(Transcribed page contents)
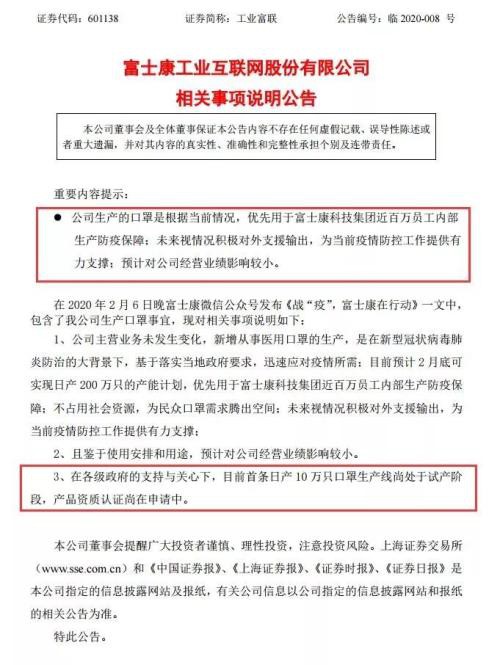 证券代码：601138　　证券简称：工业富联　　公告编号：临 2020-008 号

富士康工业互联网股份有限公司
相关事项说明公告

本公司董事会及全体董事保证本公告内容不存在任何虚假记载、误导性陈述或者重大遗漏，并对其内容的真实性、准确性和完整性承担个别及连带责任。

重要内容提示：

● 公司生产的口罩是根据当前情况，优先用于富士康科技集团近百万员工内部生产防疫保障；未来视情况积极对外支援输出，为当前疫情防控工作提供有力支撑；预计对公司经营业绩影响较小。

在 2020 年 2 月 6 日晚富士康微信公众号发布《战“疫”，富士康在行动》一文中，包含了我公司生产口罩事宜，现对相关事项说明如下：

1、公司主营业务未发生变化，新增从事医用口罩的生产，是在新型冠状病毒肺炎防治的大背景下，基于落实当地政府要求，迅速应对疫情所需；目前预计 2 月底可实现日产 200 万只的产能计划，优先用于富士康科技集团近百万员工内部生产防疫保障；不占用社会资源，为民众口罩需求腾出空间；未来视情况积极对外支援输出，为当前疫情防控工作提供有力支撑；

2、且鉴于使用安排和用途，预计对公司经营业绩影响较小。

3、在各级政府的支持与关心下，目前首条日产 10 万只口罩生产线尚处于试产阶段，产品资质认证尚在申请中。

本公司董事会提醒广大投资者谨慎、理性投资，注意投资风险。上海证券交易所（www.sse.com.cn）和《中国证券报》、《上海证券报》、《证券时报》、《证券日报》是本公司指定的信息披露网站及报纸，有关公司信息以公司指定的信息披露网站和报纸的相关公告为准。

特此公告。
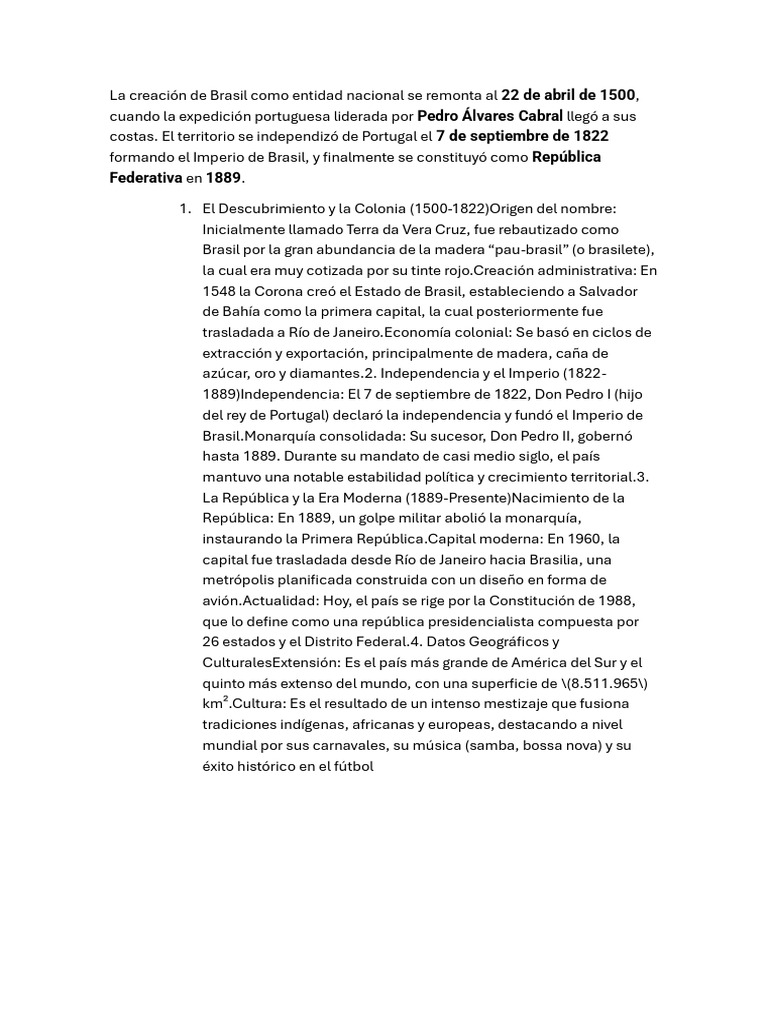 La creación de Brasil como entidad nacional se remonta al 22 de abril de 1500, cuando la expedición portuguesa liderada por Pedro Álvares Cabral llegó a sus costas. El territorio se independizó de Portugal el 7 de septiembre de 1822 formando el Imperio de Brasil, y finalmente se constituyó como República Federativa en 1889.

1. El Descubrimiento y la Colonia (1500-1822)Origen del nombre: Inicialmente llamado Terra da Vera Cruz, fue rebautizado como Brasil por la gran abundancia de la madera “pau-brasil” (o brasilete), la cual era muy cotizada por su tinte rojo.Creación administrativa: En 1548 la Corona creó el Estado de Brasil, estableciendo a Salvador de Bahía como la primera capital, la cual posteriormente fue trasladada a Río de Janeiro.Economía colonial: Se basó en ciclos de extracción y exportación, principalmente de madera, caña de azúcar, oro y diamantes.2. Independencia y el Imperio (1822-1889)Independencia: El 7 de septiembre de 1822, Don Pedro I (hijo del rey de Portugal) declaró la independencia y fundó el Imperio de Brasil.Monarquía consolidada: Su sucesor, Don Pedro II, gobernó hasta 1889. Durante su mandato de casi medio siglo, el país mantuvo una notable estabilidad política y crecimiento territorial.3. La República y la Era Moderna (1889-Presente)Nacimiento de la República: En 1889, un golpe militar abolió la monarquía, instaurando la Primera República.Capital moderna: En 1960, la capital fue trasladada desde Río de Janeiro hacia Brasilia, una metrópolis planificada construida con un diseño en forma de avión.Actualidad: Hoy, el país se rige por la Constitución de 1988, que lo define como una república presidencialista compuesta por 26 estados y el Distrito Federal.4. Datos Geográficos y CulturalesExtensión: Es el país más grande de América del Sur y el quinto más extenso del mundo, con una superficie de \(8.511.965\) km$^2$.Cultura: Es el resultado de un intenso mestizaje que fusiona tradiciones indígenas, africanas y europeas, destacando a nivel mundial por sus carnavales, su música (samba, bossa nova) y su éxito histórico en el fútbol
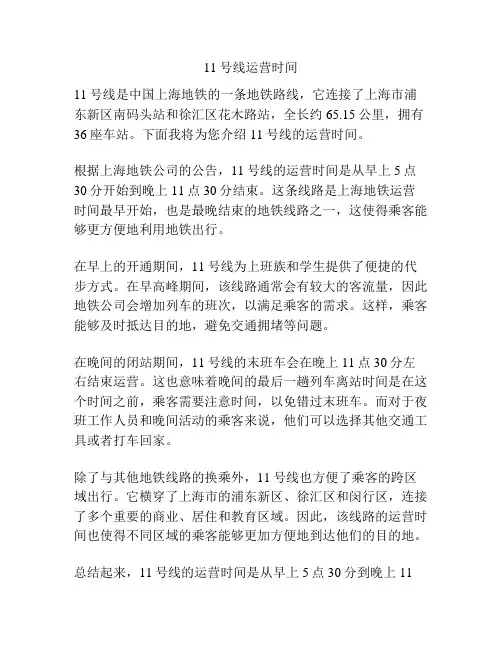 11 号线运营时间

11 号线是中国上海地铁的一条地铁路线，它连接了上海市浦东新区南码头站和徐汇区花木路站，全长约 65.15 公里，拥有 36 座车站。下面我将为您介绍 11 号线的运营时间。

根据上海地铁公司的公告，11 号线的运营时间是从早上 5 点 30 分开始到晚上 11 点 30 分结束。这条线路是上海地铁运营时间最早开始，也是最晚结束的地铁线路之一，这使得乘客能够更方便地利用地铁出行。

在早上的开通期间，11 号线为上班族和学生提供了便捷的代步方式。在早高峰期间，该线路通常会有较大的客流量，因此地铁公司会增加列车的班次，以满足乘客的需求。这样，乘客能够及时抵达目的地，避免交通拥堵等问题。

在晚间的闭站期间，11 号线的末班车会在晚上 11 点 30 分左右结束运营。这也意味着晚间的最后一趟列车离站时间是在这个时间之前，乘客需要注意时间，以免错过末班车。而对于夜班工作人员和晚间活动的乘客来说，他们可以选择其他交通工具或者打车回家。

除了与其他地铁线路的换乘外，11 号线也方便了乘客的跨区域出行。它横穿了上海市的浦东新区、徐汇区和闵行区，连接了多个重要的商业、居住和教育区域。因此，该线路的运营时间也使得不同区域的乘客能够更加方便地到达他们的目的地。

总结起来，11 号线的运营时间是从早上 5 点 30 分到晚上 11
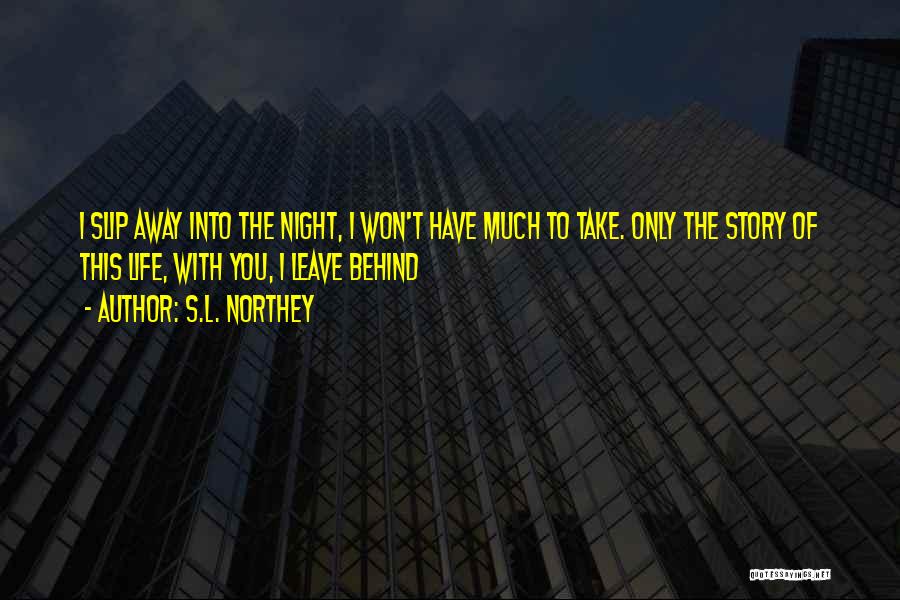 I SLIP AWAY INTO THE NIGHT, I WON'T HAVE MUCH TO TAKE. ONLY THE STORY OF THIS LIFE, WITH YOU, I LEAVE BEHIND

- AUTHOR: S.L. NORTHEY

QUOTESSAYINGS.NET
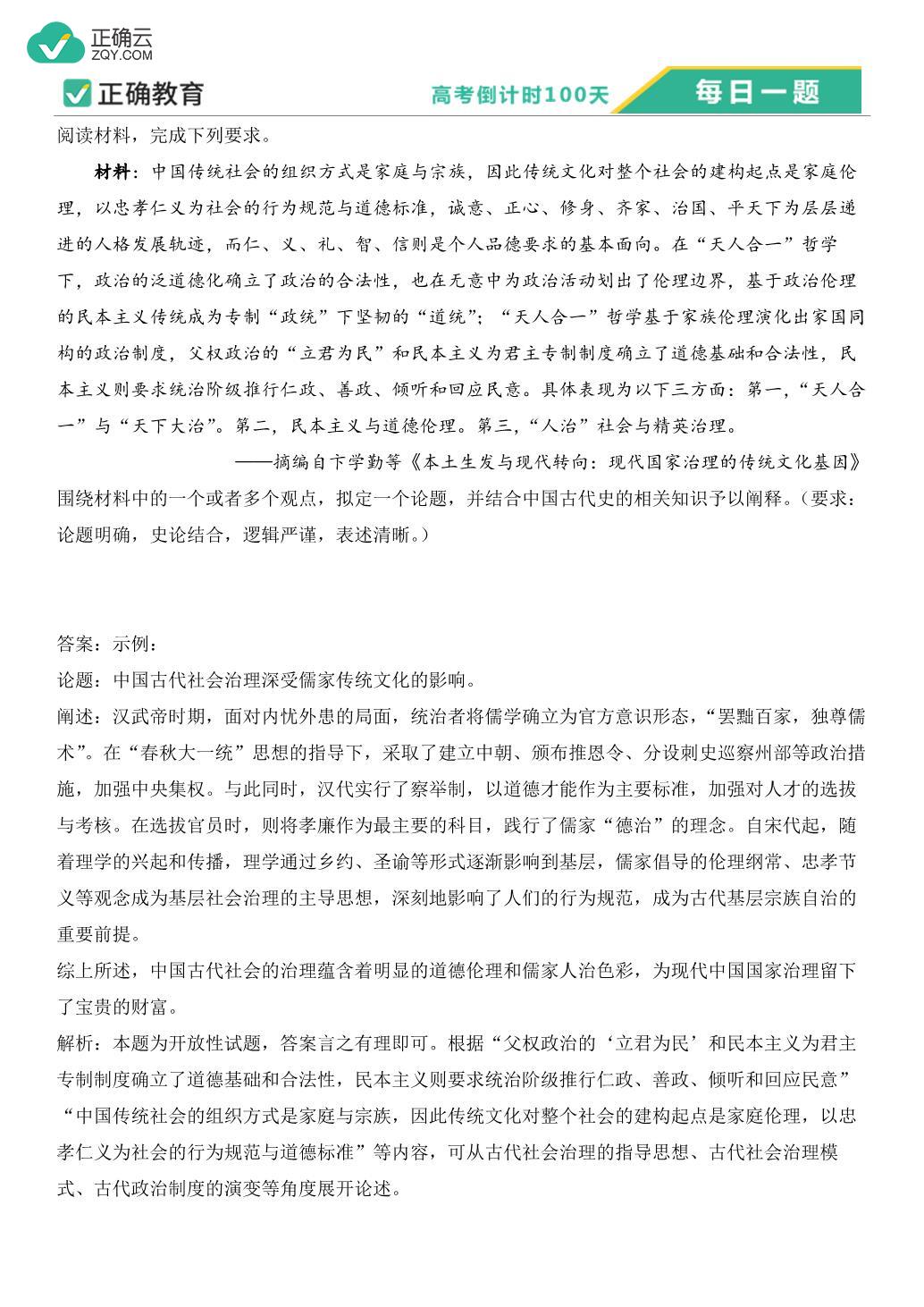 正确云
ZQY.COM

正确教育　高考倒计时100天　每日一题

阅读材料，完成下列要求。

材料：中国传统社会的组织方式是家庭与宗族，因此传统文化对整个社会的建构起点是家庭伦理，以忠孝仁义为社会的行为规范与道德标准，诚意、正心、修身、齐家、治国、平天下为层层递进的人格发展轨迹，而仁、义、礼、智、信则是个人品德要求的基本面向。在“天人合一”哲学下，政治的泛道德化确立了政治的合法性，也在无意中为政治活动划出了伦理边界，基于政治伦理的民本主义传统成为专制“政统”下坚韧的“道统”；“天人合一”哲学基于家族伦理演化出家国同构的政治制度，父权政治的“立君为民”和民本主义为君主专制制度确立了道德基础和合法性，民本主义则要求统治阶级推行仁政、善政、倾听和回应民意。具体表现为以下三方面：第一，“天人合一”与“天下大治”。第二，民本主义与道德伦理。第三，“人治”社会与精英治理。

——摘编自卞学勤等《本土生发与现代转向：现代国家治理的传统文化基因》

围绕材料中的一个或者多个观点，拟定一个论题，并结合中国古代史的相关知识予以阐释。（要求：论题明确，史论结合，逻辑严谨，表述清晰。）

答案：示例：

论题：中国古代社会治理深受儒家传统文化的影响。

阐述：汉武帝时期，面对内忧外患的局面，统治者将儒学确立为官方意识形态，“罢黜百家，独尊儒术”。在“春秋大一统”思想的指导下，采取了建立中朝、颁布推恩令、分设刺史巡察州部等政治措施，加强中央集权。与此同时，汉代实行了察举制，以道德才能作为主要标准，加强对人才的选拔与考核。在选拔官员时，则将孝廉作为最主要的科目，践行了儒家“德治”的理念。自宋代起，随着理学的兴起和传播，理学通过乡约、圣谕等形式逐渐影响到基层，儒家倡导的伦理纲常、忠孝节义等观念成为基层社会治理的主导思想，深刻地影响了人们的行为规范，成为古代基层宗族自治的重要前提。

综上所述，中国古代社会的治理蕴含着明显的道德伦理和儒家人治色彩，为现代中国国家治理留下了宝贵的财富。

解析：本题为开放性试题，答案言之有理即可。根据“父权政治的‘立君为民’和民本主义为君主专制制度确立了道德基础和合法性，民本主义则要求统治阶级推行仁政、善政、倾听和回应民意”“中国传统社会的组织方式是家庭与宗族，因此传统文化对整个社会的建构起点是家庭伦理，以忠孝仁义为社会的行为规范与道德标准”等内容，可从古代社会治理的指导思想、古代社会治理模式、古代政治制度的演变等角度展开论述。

Problem details:
Please copy out from the data above, without any picture, exactly the lines running from the one that holds "在晚间的闭站期间，11 号线的末班车会在晚上 11" through the one that holds "阅读材料，完成下列要求。", and nothing beyond them.

Answer for this exercise:
在晚间的闭站期间，11 号线的末班车会在晚上 11 点 30 分左右结束运营。这也意味着晚间的最后一趟列车离站时间是在这个时间之前，乘客需要注意时间，以免错过末班车。而对于夜班工作人员和晚间活动的乘客来说，他们可以选择其他交通工具或者打车回家。

除了与其他地铁线路的换乘外，11 号线也方便了乘客的跨区域出行。它横穿了上海市的浦东新区、徐汇区和闵行区，连接了多个重要的商业、居住和教育区域。因此，该线路的运营时间也使得不同区域的乘客能够更加方便地到达他们的目的地。

总结起来，11 号线的运营时间是从早上 5 点 30 分到晚上 11
 I SLIP AWAY INTO THE NIGHT, I WON'T HAVE MUCH TO TAKE. ONLY THE STORY OF THIS LIFE, WITH YOU, I LEAVE BEHIND

- AUTHOR: S.L. NORTHEY

QUOTESSAYINGS.NET
 正确云
ZQY.COM

正确教育　高考倒计时100天　每日一题

阅读材料，完成下列要求。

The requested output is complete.